To modify passwords for LDAP users:

  1. Log in to the Keycloak admin console at http://localhost:8080/auth/ with:

    • Username: admin
    • Password: admin
  2. Navigate to the "aap" realm.

  3. Go to User Federation → LDAP.

  4. Change the Edit Mode to "WRITABLE".

  5. Click "Save".

  6. Now you can edit LDAP users and their passwords directly from the Keycloak interface.
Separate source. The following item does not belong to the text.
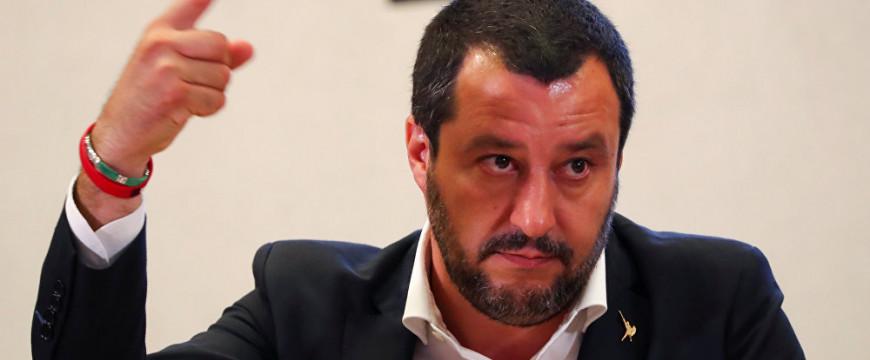 Salvini a baloldalnak: Vége a gyöngyéletnek!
  7. Alternatively, you can use the provided playbook in the keycloak-utils directory to change user passwords:

    ansible-playbook keycloak-utils/keycloak-change-user-password.yaml

Testing the Authentication

To verify that the Keycloak authentication is working correctly, you can use either of the following methods:

Browser Authentication

You can navigate to http://localhost:5001/login/keycloak in your web browser. You will be redirected to the Keycloak login page where you can authenticate with your LDAP-federated user credentials.

API Testing with curl

Alternatively, you can verify the authentication flow programmatically using the following commands:

1. Obtain an Access Token

TOKEN=$(curl -s -d 'client_id=automation-hub' \
        -d 'username=fry' \
        -d 'password=PlanetExpress2025!' \
        -d 'client_secret=REALLYWELLKEPTSECRET' \
        -d 'scope=openid' \
        -d 'grant_type=password' \
        "http://localhost:8080/auth/realms/aap/protocol/openid-connect/token" | jq -r '.access_token')
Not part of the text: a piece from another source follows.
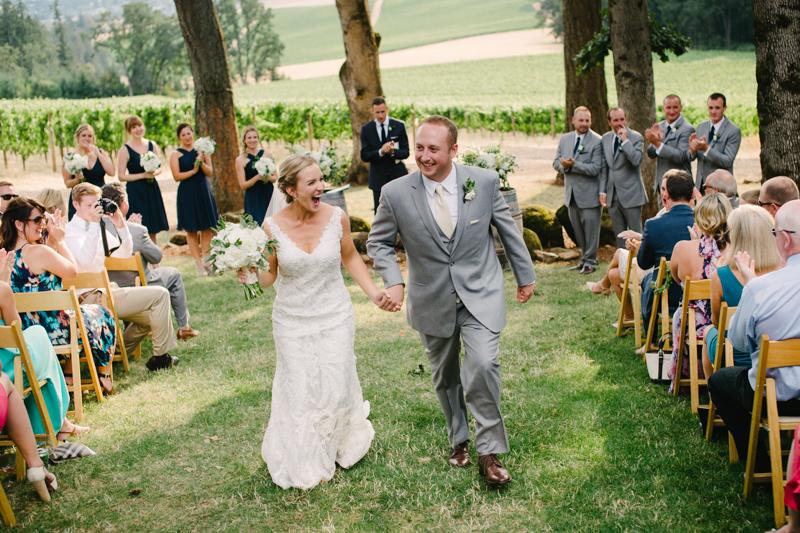 vista-hills-vineyard-wedding-oregon-074.jpg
2. Use the Token to Access a Protected API Endpoint

curl -v -L -X GET \
        -H "Authorization: Bearer $TOKEN" \
        "http://localhost:5001/api/_ui/v1/feature-flags/"

If the authentication is successful, you will receive the feature flags data from the API endpoint.

Troubleshooting

User Authentication Issues

If users are unable to authenticate, check the following:

  1. Verify the Keycloak client settings:
    • Ensure the client secret matches the one in the Galaxy NG configuration
    • Check that the redirect URIs are configured correctly

API Connection Issues

If the API cannot connect to Keycloak:

  1. Verify the Keycloak public key is correctly set in the Galaxy NG environment.
  2. Check the logs for the Galaxy NG API container:
    docker compose -f dev/compose/keycloak.yaml logs api
  3. Ensure the Keycloak service is accessible from the API container.

Reference LDAP Users

The following LDAP users are available in the default configuration:

  • fry (Philip J. Fry)
  • leela (Turanga Leela)
  • bender (Bender Bending Rodriguez)
  • zoidberg (Dr. John Zoidberg)

The password can be changed as described in the "Modifying User Passwords" section.

Troubleshooting

VersionConflict error

Example:

api-1         |    raise VersionConflict(dist, req).with_context(dependent_req)
api-1         | pkg_resources.VersionConflict: (pkg_foo 3.2.6 (/venv/lib/python3.11/site-packages), Requirement.parse('pkg_foo<3.1.13,>=3.1.12'))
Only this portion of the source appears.